B. Whether Plaintiffs Established that Defendant’s Alleged Reasons for Their Terminations were a Mere Pretext to Allow Defendant to Interfere with Plaintiffs’ Retirement Benefits

Defendant argues in the alternative that the district court erred in concluding that Defendant’s articulated reasons for Plaintiffs’ layoffs were pretextual. Specifically, Defendant contests the following conclusion of law made by the district court:

3. The defendant proffered the following reasons for selecting the plaintiffs for termination: poor performance, disrupting the workplace, and failing to use CAD. The plaintiffs offered substantial evidence (stated above) that the plaintiffs were in fact above average performers, did not disrupt the workplace and did in fact use CAD. The court, with the aid of an advisory jury, disbelieved the proffered reason[s] for discharge.
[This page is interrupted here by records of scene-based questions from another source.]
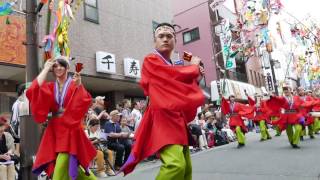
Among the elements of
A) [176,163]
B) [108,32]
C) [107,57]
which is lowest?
[176,163]

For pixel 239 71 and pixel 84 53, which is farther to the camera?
pixel 239 71

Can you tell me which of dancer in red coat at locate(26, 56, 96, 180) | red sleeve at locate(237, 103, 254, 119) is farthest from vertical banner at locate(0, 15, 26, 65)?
dancer in red coat at locate(26, 56, 96, 180)

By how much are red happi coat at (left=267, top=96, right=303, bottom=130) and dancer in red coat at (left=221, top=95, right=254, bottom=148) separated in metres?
1.51

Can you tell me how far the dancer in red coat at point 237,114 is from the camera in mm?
10773

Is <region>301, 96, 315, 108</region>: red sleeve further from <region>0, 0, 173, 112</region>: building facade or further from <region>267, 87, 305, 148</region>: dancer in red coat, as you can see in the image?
<region>0, 0, 173, 112</region>: building facade

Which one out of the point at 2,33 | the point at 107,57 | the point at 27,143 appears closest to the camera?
the point at 27,143

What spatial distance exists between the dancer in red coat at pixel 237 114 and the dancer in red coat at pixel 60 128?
7.33 m

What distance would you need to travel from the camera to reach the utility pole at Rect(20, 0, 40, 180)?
5703 mm

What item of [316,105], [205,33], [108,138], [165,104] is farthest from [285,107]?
[205,33]

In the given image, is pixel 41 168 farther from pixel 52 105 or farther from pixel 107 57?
pixel 107 57

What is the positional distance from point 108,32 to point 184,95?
40.8 ft

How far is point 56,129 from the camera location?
3967 millimetres

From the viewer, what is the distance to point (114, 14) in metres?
16.0

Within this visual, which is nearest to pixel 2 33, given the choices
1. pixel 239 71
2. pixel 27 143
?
pixel 27 143
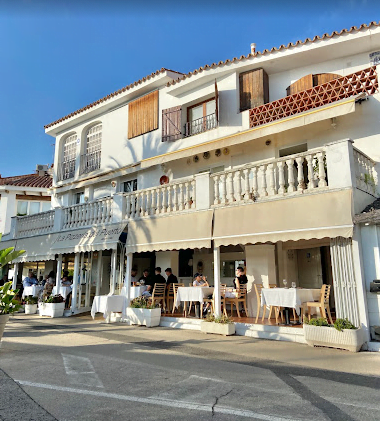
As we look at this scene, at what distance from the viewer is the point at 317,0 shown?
860 cm

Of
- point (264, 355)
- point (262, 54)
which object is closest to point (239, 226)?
point (264, 355)

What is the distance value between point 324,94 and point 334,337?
727cm

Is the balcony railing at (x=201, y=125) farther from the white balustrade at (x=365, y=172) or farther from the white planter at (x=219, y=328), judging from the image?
the white planter at (x=219, y=328)

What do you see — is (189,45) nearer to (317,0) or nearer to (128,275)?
(317,0)

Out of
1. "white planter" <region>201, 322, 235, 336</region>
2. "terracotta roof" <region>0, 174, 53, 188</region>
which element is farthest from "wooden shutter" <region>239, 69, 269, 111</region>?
"terracotta roof" <region>0, 174, 53, 188</region>

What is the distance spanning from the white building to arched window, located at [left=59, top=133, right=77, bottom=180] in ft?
3.49

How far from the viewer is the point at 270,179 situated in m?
9.52

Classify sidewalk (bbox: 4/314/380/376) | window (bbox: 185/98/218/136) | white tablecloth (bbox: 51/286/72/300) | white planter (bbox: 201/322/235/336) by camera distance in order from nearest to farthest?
1. sidewalk (bbox: 4/314/380/376)
2. white planter (bbox: 201/322/235/336)
3. window (bbox: 185/98/218/136)
4. white tablecloth (bbox: 51/286/72/300)

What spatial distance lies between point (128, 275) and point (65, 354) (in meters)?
5.48

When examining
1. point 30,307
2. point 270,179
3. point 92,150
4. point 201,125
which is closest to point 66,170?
point 92,150

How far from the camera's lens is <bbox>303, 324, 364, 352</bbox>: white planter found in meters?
7.38

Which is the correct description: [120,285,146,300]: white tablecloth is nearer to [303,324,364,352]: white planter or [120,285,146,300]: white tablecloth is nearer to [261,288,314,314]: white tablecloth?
[261,288,314,314]: white tablecloth

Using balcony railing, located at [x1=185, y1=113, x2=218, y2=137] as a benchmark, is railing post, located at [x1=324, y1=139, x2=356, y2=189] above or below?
below

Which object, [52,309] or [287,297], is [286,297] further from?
[52,309]
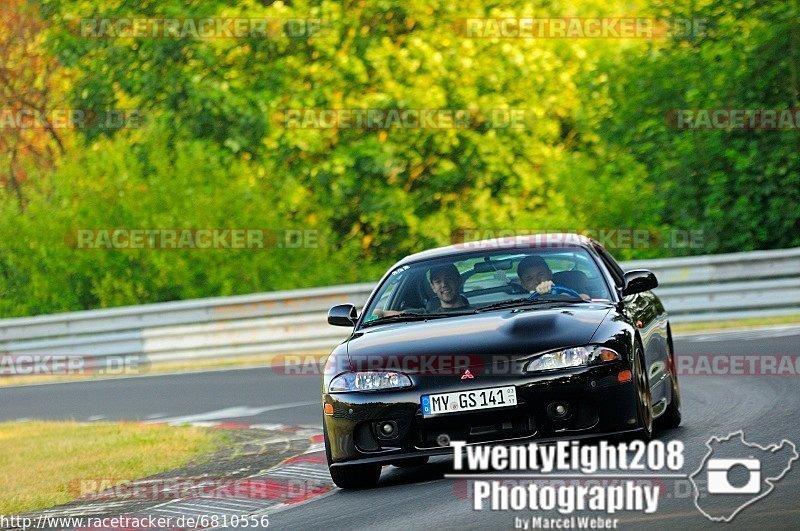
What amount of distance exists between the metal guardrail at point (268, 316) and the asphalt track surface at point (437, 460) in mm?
1453

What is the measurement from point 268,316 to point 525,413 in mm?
13552

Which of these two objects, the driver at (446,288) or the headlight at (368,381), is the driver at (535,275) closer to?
the driver at (446,288)

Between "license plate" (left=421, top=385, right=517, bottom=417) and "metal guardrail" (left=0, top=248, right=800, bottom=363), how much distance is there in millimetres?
12112

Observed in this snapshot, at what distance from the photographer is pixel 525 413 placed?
827cm

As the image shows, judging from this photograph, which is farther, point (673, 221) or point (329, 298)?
point (673, 221)

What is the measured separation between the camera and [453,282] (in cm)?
979

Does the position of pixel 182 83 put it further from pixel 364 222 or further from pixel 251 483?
pixel 251 483

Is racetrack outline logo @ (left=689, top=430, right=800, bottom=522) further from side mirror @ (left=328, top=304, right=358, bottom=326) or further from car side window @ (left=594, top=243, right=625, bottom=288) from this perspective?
side mirror @ (left=328, top=304, right=358, bottom=326)

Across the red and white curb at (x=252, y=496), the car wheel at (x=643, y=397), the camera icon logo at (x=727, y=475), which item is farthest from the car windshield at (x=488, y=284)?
the camera icon logo at (x=727, y=475)

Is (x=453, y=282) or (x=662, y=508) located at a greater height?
(x=453, y=282)

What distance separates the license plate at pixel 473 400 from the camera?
8281 millimetres

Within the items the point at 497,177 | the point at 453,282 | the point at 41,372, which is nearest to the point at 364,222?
the point at 497,177

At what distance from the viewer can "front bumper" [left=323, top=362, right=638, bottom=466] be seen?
8.28 meters

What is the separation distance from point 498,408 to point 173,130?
19.8m
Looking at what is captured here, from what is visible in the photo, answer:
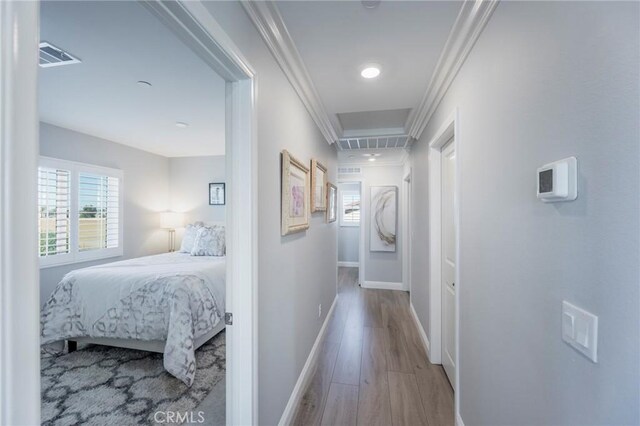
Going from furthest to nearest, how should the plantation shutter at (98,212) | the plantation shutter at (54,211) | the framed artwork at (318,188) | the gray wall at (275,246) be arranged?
1. the plantation shutter at (98,212)
2. the plantation shutter at (54,211)
3. the framed artwork at (318,188)
4. the gray wall at (275,246)

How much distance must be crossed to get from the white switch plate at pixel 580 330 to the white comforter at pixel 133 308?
95.7 inches

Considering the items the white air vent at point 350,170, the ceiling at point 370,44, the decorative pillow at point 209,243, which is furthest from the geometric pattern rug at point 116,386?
the white air vent at point 350,170

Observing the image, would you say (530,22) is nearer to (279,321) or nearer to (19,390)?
(19,390)

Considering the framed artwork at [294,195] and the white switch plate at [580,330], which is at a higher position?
the framed artwork at [294,195]

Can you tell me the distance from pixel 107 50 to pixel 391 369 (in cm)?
332

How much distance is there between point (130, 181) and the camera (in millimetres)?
4512

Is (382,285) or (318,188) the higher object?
(318,188)

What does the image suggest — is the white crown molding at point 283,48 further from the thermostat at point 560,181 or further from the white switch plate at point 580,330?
the white switch plate at point 580,330

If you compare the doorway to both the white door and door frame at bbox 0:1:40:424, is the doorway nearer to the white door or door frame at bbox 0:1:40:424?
the white door

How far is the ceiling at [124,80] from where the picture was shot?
1.58 meters

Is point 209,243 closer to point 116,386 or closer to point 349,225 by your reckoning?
point 116,386

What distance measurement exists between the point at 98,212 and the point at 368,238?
14.3 feet

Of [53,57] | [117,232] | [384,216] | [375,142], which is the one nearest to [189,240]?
[117,232]

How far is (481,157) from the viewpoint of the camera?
4.67ft
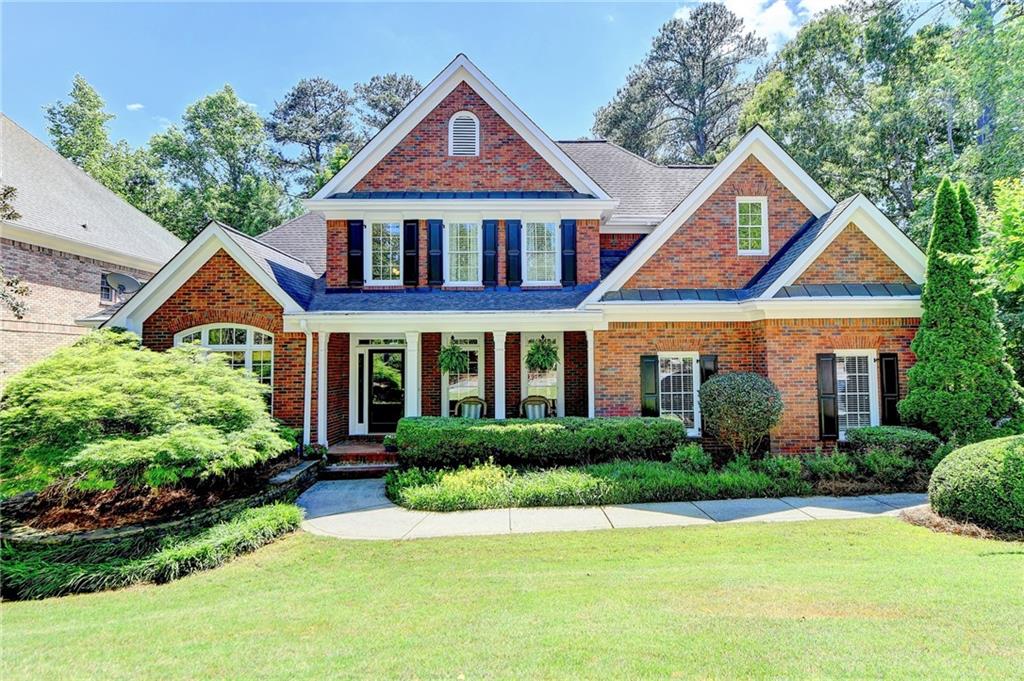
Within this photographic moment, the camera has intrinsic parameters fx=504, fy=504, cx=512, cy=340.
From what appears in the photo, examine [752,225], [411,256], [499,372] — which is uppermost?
[752,225]

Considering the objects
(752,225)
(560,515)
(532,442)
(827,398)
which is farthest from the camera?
(752,225)

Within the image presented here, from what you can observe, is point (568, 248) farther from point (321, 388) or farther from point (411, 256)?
point (321, 388)

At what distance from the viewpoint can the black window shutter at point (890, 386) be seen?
1071 cm

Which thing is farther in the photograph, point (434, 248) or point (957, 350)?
point (434, 248)

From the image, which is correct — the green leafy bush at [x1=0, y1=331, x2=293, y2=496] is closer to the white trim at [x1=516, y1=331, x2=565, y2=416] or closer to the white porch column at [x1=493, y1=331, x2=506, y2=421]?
the white porch column at [x1=493, y1=331, x2=506, y2=421]

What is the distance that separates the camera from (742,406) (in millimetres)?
9609

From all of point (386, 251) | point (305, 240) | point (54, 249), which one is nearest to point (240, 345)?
point (386, 251)

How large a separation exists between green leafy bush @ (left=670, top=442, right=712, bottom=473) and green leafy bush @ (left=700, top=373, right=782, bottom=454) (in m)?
0.81

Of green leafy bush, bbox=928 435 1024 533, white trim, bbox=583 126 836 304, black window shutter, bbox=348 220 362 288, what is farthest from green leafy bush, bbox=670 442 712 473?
black window shutter, bbox=348 220 362 288

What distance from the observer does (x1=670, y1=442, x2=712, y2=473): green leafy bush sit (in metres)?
9.38

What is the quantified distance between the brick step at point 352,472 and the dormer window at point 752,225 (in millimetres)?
9813

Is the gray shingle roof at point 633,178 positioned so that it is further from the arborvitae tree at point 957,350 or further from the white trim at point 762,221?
the arborvitae tree at point 957,350

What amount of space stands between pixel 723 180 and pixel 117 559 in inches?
523

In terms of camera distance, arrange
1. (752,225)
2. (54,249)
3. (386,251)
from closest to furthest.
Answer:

(J.A. at 82.) Defendant claims that the district court erred in so concluding “because the disbelief of the proffered reason[s] by the Court (and the advisory jury) is simply a disagreement with Western’s business judgment – Plaintiffs did not show pretext under the test established by Manzer v. Diamond Shamrock, 29 F.3d 1078, 1083-84 (6th Cir. 1994) and Kline v. Tennessee Valley Authority, 128 F.3d 337 (6th Cir. 1997)[.]” We disagree. In Manzer, a case brought under the ADEA, this Court explained what evidence a plaintiff must adduce in order to show that an employer’s alleged legitimate reason for its adverse action against the plaintiff was a mere pretext:

To make a submissible case on the credibility of his employer’s explanation, the plaintiff is required to show by a preponderance of the evidence either (1) that the proffered reasons had no basis in fact, (2) that the proffered reasons did not actually motivate his discharge, or (3) that they were insufficient to motivate discharge. The first type of showing is easily recognizable and consists of evidence that the proffered bases for the plaintiff’s discharge never happened, i.e., that they are factually false. The third showing is also easily recognizable and, ordinarily, consists of evidence that other employees, particularly employees not in the protected class, were not fired even though they engaged in substantially identical conduct to that which the employer contends motivated its discharge of the plaintiff. These two types of rebuttals are direct attacks on the credibility of the employer’s proffered motivation for firing plaintiff and, if shown, provide an evidentiary basis for what the Supreme Court has termed “a suspicion of mendacity.”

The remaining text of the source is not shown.